Posted by leadinglights 
Why strain gauge?
May 18, 2023 08:17AM
I have noticed lately that there are a lot of printers using strain gauges for bed leveling, typically with HX711 or HX717 conditioner/ADC ICs.
My question is, Why? It is not the use of strain gauges themselves that is my concern: Strain gauges can be stunningly sensitive, fast responding, and mechanically stable for long periods - and they can be cheap as well. My problem is that almost all of the implementations I have seen used very high contact force, often more than 500 grams: Videos on YouTube frequently show detectable vertical movement of the bed when the nozzle contact is made.
I accept that there are added attractions in using a strain gauge between the mechanical extruder and the hotend. This arrangement can measure the back force on the filament, both detecting blocked nozzle conditions and unusual conditions such as hard contact between the print head and the print. Having said that, the more typical design has the combined hotend and extruder hung on a single quarter bridge tongue, an arrangement that adds so much mass that it further limits the slow electronics of the HX711.
I admit also to some bias as I am happy with a single underbed piezo sensor for obtaining the Z reference position and a touch sensor for mesh probing the bed. But even this is not a firmly held belief and the crash of favorite technologies and ideas being kicked off their pedestals often makes my workshop a very noisy place.
I have asked this on this forum, where most of the few remaining denizens are polite. Asking the same on Reddit or the Klipper forum would have my throat ripped out (figuratively) and my body trampled into the dust (figuratively)
So the Why?? remains. Is it perhaps that the Duet Smart Effector and now the Prusa Mk4 have started an avalanche of copycats? Maybe people found the choice of BLTouch, inductive probe, capacitative probe, and nothing else a bit stifling.

Mike
Re: Why strain gauge?
May 18, 2023 05:00PM
Your question is probably not answerable with any degree of certainty given that you are asking for an explanation of the actions of many individuals and companies.
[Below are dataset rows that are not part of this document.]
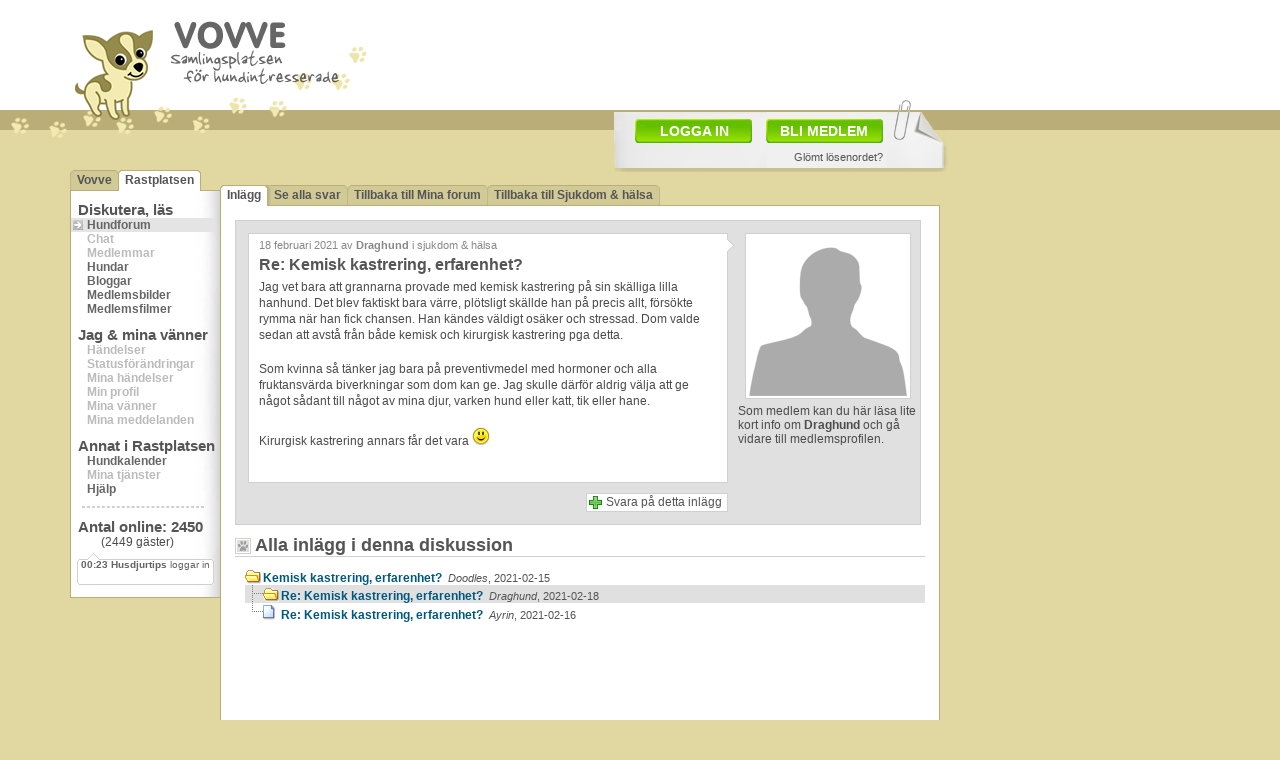

--- FILE ---
content_type: text/html; Charset=ISO-8859-1
request_url: https://vovve.net/ajax/lastmemberevent.asp?_=1769392460501
body_size: 128
content:
00:23###132947###Husdjurtips###loggar in###/i_rp/60/5/8/{F9B10088-2ACC-40CC-8DFA-377BC99A8985}.png#60#60###4O2m7LBX6G###1###2449

--- FILE ---
content_type: text/html; Charset=ISO-8859-1
request_url: https://vovve.net/ajax/lastmemberevent.asp?_=1769392463230
body_size: 128
content:
00:23###132947###Husdjurtips###loggar in###/i_rp/60/5/8/{F9B10088-2ACC-40CC-8DFA-377BC99A8985}.png#60#60###4O2m7LBX6G###1###2449

--- FILE ---
content_type: text/html; charset=utf-8
request_url: https://www.google.com/recaptcha/api2/aframe
body_size: 251
content:
<!DOCTYPE HTML><html><head><meta http-equiv="content-type" content="text/html; charset=UTF-8"></head><body><script nonce="aJYBjpgk4nHx7mOW9wQ48g">/** Anti-fraud and anti-abuse applications only. See google.com/recaptcha */ try{var clients={'sodar':'https://pagead2.googlesyndication.com/pagead/sodar?'};window.addEventListener("message",function(a){try{if(a.source===window.parent){var b=JSON.parse(a.data);var c=clients[b['id']];if(c){var d=document.createElement('img');d.src=c+b['params']+'&rc='+(localStorage.getItem("rc::a")?sessionStorage.getItem("rc::b"):"");window.document.body.appendChild(d);sessionStorage.setItem("rc::e",parseInt(sessionStorage.getItem("rc::e")||0)+1);localStorage.setItem("rc::h",'1769392463836');}}}catch(b){}});window.parent.postMessage("_grecaptcha_ready", "*");}catch(b){}</script></body></html>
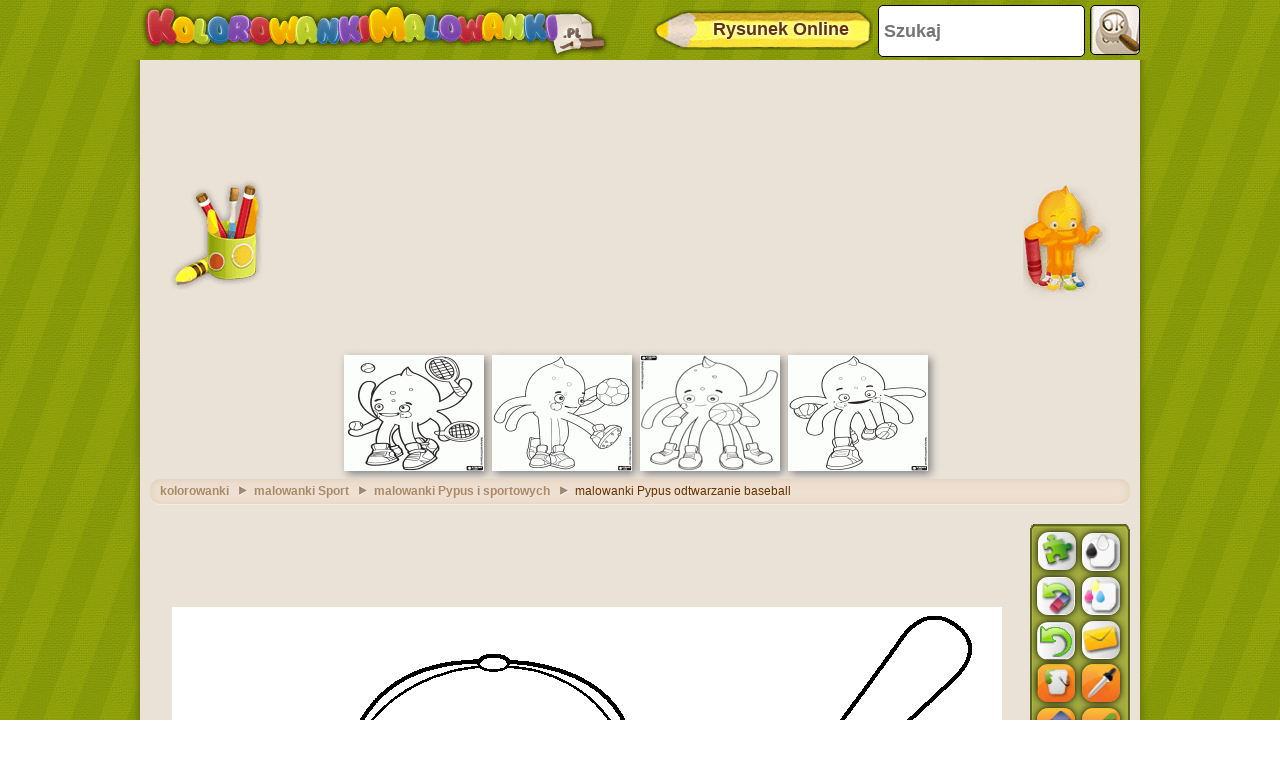

--- FILE ---
content_type: text/html; charset=utf-8
request_url: https://accounts.google.com/o/oauth2/postmessageRelay?parent=https%3A%2F%2Fwww.kolorowankimalowanki.pl&jsh=m%3B%2F_%2Fscs%2Fabc-static%2F_%2Fjs%2Fk%3Dgapi.lb.en.2kN9-TZiXrM.O%2Fd%3D1%2Frs%3DAHpOoo_B4hu0FeWRuWHfxnZ3V0WubwN7Qw%2Fm%3D__features__
body_size: 160
content:
<!DOCTYPE html><html><head><title></title><meta http-equiv="content-type" content="text/html; charset=utf-8"><meta http-equiv="X-UA-Compatible" content="IE=edge"><meta name="viewport" content="width=device-width, initial-scale=1, minimum-scale=1, maximum-scale=1, user-scalable=0"><script src='https://ssl.gstatic.com/accounts/o/2580342461-postmessagerelay.js' nonce="v42EGCsjA5nX7b0qHbpGMg"></script></head><body><script type="text/javascript" src="https://apis.google.com/js/rpc:shindig_random.js?onload=init" nonce="v42EGCsjA5nX7b0qHbpGMg"></script></body></html>

--- FILE ---
content_type: text/html; charset=utf-8
request_url: https://www.google.com/recaptcha/api2/aframe
body_size: 266
content:
<!DOCTYPE HTML><html><head><meta http-equiv="content-type" content="text/html; charset=UTF-8"></head><body><script nonce="-cXU1t2SI35oe7GzWqvLcA">/** Anti-fraud and anti-abuse applications only. See google.com/recaptcha */ try{var clients={'sodar':'https://pagead2.googlesyndication.com/pagead/sodar?'};window.addEventListener("message",function(a){try{if(a.source===window.parent){var b=JSON.parse(a.data);var c=clients[b['id']];if(c){var d=document.createElement('img');d.src=c+b['params']+'&rc='+(localStorage.getItem("rc::a")?sessionStorage.getItem("rc::b"):"");window.document.body.appendChild(d);sessionStorage.setItem("rc::e",parseInt(sessionStorage.getItem("rc::e")||0)+1);localStorage.setItem("rc::h",'1769155530168');}}}catch(b){}});window.parent.postMessage("_grecaptcha_ready", "*");}catch(b){}</script></body></html>

--- FILE ---
content_type: application/javascript; charset=utf-8
request_url: https://fundingchoicesmessages.google.com/f/AGSKWxXUqZlk2HMEYWhJS7rcTdHZXs6d4kLhSkxxXxh0wZZ8qiizSSKPg35nwv1rKo8QJp9q_TSHCXkFRL2JFdlZM9cQeC4sU1CHJVxZdsw8Nd6BuirWgXPFqOs4VRUJmr9cHV0YJGuTxb3RcaLwA_qztT4GOCg61POMlV_5dPrcJIxCWt0CdeCX8Dsdv9N_/_/prebid-/slideinad./xhfloatAdv./switchadbanner./desktop-ad-
body_size: -1288
content:
window['2cd8dab0-e672-4f4e-802d-9e7080980610'] = true;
However, there are a couple of advantages that I can see for extruder-mounted strain gauges over piezos.

Piezos are sensitive to both deflection and rate of change, whereas a strain gauge doesn't care about the rate of change (as far as I know). That means that the time-course of the signal from a strain gauge is more easily interpreted than that from a piezo. Prusa seem to be working on the use of strain gauge signal for detection of extrusion issues, and that might be very difficult with a piezo.

Are the electronics for a piezo as simple as those for a strain gauge? The latter would need only a Wheatstone bridge (which is resistors) and an op-amp.

Also, I've read somewhere that "Strain gauges can be stunningly sensitive, fast responding, and mechanically stable for long periods - and they can be cheap as well." Maybe those things are relevant... ;-)

For the forces required to trigger the strain gauge, it seems that 500g is more than needed if the device is "stunningly sensitive". Maybe the implementations on Enders and the like are not well thought-out. I'm expecting that the Prusa Mk4 will use a more gentle tap than that.
Re: Why strain gauge?
May 19, 2023 04:32AM
@MJLew. It is true that there is no definite answer as to why strain gauges have suddenly become popular, I have wondered if I missed some breakthrough discovery or invention. I have experimented with almost all of the sensor methods that I have heard about and most have some advantages or other, but all have disadvantages or weaknesses.

Your point about piezo sensors measuring the rate of change of force has been bought up by many, but in the case of nozzle contact detection it is pretty much irrelevant as the nozzle contact event is dynamic - that is, it involves a rate of change. Detection of nozzle collision with the print is also dynamic, but the detection of extrusion issues that you mentioned, along with active pressure advance, both need a static sensor.

As far as the electronics go, piezos can even dispense with the op-amp and interface directly to an input pin on an MCU. Strain gauges can use a simple conditioning circuit, but most I have seen use a conditioner/ADC developed for digital weighing such as bathroom and kitchen scales.

On my printers, I use a conditioning circuit with a small MCU as this allows more than just nozzle contact detection - the software in the MCU can also measure the quality of contact, such as plastic on the nozzle.

I am presently investigating if it would be possible to use a strain gauge for detection of nozzle blockage, measuring back pressure for active pressure advance, and also as a fallback in case the underbed piezo fails to register a contact. The electronics for this may be possible with a single MCU reading the underbed piezo, touch sensor (BLTouch), and strain gauge.